The device, which contains a transducer that is about is 4×4 cm in size and about 1cm thick, is to be applied directly to the dressed wound.

This transducer is linked to a battery pack that weighs less than one pound and can easily fit into a pocket.

Preliminary tests on the efficacy of this ultrasound applicator, which can be worn like a band-aid, was conducted at Weingarten’s wound clinic at the College of Medicine.

It was found that the patients who received low-frequency, low-intensity ultrasound treatment during their weekly check-up in addition to standard compression therapy had seen reduction in wound size after just four weeks.

However, patients who didn`t receive ultrasound treatment had an average increase in wound size during the same time period.

As part of a National Institutes of Health study, the research group will continue to examine how the treatment works.
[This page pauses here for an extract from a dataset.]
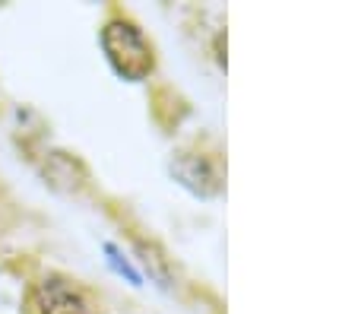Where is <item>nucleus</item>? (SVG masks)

With the help of a near-infrared scanning device, developed at Drexel, the team will be able to monitor the inflammation, proliferation and remodeling phases of wound healing.
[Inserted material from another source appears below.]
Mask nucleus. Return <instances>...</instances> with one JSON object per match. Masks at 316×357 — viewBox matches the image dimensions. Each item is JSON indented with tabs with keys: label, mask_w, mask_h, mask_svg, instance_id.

Dr Peter A Lewin, a professor in Drexel’s School of Biomedical Engineering, Science and Health Systems, and the primary investigator of the project said, "We have been working with the idea of designing a fully wearable, lightweight and battery powered ultrasound device for a while, but now we are concentrating on showing why it is effective and how it can be a viable treatment that can be made available to more people with these ailments."